RPO and RTO requirements are directly proportionate to the cost of downtime. Cost of downtime can include actual loss of revenue, loss of employee productivity, loss of market goodwill and most importantly loss of reputation. If the cost of downtime is greater than the cost of Disaster Recovery Strategy, then (or any situation) strategy is always worth the cost.
If the cost of acquiring and treasuring the customer is high then a vigilant DR strategy is a must have on the ‘To-Do’ checklist.
Step 3: Understanding DR Options
Backup to tape and off-site storage: Tape remains the cheapest and most used method for moving data to a secured data storage facility or even for archiving it. Following are some issues that are related to tape and which should never be given a blind eye:
- Tape format: The format compatibility between the source and the target should be taken good care of. Different generations of same technology can cause confusion too.

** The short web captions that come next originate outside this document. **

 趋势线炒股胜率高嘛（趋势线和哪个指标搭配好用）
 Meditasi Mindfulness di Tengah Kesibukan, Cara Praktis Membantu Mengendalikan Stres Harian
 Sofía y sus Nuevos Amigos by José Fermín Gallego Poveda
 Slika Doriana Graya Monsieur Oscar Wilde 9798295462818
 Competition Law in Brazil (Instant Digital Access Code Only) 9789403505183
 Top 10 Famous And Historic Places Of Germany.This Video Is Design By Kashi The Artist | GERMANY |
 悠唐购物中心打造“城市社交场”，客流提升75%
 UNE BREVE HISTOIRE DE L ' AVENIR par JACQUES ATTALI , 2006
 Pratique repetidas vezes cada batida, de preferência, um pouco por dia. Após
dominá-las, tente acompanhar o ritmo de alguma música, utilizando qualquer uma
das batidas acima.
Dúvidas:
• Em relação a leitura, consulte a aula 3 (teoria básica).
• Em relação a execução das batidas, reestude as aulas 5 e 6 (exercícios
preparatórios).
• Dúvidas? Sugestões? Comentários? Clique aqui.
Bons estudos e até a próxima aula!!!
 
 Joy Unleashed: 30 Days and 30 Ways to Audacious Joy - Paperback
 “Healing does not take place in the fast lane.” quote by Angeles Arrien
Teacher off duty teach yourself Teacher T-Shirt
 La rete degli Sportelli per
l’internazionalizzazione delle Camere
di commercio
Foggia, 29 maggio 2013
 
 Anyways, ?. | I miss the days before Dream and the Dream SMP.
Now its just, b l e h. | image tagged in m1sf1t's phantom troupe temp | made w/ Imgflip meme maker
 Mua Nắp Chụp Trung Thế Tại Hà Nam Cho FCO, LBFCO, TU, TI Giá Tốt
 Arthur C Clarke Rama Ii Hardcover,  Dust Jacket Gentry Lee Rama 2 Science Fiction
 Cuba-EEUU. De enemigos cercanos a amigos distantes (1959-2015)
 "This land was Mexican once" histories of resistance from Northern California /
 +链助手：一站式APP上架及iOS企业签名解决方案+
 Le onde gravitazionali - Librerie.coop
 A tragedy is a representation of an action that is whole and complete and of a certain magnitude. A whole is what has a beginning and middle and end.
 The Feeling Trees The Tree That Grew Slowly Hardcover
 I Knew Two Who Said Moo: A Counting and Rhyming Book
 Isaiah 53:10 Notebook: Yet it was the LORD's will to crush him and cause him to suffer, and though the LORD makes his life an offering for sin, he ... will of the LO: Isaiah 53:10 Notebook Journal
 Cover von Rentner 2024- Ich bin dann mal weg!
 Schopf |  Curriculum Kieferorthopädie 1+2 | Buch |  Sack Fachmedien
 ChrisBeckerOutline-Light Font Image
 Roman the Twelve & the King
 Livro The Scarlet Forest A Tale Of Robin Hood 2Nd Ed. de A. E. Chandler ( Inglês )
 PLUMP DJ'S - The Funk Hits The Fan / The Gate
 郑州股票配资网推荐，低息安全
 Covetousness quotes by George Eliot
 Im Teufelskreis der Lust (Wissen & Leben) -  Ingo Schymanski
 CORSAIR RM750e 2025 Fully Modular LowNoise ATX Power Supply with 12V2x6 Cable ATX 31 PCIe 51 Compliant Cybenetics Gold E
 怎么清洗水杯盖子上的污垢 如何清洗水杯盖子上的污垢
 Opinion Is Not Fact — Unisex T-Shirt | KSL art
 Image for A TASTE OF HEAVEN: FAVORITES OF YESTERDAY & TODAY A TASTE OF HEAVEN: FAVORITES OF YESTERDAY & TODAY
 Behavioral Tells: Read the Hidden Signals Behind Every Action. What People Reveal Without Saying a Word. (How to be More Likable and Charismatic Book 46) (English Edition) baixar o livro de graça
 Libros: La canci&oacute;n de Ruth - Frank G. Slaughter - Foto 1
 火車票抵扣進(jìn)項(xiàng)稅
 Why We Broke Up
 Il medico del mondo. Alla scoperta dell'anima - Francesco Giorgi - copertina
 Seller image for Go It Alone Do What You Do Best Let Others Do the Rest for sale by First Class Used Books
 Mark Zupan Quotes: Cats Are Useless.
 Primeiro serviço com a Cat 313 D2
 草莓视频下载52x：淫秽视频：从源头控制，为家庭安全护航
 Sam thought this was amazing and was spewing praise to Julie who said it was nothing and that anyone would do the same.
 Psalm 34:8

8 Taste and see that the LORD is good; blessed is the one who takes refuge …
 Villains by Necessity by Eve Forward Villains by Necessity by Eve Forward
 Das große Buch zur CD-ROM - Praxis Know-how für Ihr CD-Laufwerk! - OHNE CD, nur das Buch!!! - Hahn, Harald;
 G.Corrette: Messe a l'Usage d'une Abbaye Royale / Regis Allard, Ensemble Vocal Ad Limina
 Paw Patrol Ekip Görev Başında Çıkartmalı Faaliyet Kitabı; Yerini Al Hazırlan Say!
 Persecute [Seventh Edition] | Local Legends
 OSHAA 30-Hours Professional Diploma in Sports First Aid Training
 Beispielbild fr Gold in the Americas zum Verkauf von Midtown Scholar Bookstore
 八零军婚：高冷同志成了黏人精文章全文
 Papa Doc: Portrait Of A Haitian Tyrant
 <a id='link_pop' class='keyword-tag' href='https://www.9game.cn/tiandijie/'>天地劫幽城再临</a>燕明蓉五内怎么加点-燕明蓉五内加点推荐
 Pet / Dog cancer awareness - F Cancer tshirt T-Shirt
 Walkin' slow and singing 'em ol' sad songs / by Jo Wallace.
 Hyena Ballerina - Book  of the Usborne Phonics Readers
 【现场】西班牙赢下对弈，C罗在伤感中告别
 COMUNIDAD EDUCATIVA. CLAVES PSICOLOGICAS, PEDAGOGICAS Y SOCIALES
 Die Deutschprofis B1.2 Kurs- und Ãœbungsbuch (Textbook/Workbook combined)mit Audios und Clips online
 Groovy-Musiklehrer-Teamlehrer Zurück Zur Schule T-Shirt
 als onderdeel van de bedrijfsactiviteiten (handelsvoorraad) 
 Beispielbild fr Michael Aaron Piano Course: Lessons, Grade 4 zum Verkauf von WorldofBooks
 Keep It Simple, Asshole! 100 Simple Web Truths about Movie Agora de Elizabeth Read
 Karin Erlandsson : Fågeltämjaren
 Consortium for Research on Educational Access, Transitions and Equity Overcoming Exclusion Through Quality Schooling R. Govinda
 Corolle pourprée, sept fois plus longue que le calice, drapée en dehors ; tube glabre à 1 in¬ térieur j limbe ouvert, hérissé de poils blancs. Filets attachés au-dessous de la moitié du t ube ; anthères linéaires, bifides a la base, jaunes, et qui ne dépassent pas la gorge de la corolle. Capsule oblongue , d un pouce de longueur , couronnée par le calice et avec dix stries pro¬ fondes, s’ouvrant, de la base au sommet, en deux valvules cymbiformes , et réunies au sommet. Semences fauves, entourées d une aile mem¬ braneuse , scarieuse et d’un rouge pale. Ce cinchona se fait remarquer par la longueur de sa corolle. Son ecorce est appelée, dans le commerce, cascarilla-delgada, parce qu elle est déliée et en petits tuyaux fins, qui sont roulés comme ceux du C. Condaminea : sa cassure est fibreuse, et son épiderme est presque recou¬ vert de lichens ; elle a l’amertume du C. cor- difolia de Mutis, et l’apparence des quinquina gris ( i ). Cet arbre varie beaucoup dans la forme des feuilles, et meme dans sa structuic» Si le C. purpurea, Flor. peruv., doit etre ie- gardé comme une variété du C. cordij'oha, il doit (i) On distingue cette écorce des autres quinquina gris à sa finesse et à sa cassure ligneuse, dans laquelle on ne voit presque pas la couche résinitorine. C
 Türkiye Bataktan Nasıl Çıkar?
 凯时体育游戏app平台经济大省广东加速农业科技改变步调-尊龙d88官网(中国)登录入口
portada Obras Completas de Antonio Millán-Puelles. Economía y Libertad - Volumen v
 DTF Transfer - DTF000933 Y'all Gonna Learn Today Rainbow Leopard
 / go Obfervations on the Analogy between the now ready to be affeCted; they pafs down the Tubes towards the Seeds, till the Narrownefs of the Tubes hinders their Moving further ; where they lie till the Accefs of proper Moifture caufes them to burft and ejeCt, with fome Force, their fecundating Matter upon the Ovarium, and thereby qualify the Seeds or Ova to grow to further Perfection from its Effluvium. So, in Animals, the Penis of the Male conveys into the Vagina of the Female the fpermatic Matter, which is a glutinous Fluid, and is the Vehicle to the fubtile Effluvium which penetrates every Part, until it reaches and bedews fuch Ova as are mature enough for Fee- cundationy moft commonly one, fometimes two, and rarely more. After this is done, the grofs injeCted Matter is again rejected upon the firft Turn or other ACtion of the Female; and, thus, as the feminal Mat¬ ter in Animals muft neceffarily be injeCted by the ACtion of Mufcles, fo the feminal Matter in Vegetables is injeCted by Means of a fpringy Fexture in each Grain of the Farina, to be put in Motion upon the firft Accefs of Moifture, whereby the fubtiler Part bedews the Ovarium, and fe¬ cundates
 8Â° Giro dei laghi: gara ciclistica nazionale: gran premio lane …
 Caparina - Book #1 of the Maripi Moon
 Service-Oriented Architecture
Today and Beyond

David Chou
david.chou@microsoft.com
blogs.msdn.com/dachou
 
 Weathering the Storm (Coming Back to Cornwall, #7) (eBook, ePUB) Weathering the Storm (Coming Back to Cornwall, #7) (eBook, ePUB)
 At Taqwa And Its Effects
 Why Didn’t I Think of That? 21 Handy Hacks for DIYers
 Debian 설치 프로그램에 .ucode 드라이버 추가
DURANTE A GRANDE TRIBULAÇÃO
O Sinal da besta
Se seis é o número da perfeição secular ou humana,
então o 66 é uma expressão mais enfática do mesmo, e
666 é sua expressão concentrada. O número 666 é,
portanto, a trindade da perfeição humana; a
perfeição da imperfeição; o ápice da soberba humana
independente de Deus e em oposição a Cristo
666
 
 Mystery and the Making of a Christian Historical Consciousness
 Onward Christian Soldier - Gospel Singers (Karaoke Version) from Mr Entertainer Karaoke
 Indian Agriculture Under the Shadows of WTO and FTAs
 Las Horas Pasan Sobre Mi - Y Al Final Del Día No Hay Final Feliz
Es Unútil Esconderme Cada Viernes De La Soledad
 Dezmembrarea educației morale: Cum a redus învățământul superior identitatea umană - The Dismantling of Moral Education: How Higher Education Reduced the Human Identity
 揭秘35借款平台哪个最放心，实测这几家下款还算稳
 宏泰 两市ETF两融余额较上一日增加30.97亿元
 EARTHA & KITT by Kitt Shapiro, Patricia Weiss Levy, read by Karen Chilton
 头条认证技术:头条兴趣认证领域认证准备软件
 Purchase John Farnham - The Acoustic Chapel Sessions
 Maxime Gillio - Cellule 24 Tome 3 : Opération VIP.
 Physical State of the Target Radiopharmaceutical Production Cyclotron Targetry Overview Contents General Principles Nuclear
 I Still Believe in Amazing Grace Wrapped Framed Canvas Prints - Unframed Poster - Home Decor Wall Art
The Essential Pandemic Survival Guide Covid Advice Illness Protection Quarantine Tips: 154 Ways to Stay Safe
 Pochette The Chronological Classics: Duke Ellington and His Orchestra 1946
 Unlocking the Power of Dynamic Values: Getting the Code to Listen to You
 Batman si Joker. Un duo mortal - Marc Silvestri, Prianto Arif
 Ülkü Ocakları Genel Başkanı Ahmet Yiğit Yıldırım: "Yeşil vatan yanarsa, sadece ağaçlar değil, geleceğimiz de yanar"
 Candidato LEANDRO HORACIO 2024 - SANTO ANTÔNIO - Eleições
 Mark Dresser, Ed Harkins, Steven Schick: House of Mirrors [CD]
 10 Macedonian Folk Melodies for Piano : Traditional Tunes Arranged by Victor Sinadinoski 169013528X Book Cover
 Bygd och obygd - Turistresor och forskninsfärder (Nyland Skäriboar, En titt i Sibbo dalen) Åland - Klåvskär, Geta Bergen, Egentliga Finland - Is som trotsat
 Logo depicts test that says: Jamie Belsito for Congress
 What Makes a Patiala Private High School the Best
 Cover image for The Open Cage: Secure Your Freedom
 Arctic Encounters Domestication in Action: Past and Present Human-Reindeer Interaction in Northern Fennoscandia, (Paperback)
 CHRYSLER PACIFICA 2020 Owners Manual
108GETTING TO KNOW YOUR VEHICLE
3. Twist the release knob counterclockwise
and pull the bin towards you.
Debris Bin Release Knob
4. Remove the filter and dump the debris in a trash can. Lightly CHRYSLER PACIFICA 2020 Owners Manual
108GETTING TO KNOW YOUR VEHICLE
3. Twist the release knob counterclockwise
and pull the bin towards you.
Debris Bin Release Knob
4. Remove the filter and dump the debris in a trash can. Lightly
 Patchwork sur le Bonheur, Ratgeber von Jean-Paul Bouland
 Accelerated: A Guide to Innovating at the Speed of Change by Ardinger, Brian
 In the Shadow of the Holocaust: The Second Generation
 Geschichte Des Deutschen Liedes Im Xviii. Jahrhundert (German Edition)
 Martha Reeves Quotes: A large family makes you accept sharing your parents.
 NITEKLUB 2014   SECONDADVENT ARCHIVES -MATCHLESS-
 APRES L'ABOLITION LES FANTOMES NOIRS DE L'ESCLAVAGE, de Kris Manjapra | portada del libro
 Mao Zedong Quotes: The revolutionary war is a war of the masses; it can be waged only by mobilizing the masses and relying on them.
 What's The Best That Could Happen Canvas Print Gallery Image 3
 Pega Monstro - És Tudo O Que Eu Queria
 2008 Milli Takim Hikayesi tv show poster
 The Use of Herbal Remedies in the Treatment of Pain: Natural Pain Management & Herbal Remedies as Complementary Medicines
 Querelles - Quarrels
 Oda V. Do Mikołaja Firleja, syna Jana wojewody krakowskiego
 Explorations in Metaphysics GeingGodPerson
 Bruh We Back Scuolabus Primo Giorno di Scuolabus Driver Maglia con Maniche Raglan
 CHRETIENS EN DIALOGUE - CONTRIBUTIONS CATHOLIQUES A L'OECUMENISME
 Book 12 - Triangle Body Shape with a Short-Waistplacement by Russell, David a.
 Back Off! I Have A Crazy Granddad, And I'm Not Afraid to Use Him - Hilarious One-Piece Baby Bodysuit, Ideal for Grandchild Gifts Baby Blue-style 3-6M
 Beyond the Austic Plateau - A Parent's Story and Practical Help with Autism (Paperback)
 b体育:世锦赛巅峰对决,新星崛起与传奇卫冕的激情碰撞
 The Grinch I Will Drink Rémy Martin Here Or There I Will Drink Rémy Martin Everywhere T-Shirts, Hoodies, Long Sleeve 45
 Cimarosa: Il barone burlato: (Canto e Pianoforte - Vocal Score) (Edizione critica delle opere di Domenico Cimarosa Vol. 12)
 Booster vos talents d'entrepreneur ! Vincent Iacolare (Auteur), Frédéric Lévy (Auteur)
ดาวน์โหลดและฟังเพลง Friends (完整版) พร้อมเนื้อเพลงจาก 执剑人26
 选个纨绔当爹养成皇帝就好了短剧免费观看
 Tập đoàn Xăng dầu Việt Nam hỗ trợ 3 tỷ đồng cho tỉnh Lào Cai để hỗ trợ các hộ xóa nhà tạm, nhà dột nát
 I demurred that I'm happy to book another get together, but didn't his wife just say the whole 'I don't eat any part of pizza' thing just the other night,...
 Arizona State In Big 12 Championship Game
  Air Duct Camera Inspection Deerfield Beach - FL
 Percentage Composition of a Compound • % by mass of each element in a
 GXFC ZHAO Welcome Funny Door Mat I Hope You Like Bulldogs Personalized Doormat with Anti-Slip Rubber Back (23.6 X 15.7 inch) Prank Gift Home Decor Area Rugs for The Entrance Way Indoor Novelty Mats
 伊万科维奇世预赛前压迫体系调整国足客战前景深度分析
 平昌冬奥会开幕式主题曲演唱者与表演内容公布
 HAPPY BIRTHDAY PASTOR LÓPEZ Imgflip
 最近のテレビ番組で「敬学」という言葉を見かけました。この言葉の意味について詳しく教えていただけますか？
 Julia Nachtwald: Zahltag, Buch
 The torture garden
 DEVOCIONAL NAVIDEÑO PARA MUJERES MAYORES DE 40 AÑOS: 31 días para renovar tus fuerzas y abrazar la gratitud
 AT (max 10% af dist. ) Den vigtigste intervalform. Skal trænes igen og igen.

- Magnetic disk drives vs tapes: The approach involves data redundancy in an offsite data storage facility to magnetic disk drives or magnetic tapes. Disk backups can potentially reduce recovery time in the event of any disaster. Most backup applications can be restored to disk using compression technology; therefore, the backup image is much smaller in size than the actual data image.
- Note: Virtual Tape Libraries (VTLs) are specialised storage devices (disk only or disk -to-tape) that can further automate the Disaster Recovery process.
- Synchronous Data Replication: Synchronous Data Replication ensures that every piece of data entered or changed is concurrently replicated. Although synchronous data replication is one of the most expensive off-site replication options.
Whatever the backup methodology, it is important to ensure that the operating system should have solid redundancy strategies so that the entire environment can be recreated even after the servers crash.
Step 4: Auditing Cloud Providers
Cloud providers should be willing to provide users with documentation regarding their data centre protection strategies. Location factor of the data centre is usually underestimated or ignored while introspecting disaster recovery strategies.
Clients should be vigilant towards exploring the range of data protection solutions offered by the provider. Most cloud space providers offer daily backup-to disk capabilities and some supplement that with periodic tape backup (e.g. weekly or monthly) but that ignores the need to create immediate data redundancy.
Off-site tape transfer facility should be checked under the DR strategy tools. On-site backups can help recovery from data corruption, and unintended data deletion, and allow quick restoration. Imperative elements that should be considered while auditing cloud providers are:
- Possible events
- Power Grid/Communications Considerations and Contingencies
- Proximity to ‘prone-to-danger’ locations (e.g. any water body or any potential terrorist target areas like airports, seaports)
- Vendor’s DR emergencies
Step 5: Implementing and Managing Your Cloud DR Solution
As technological fluctuations will go round the world, cloud providers will likely be on the buying or selling side of the data centre acquisition or integration. Most important part lies in evaluating and selecting the right service provider with the right Disaster Recovery strategies, equally important is the step to review your DR requirements and solutions.
The Disaster Recovery solutions should be well tested and trusted by the provider to ensure the promised performance as the DR solution that was appropriate last might turn out to be non-operative over time.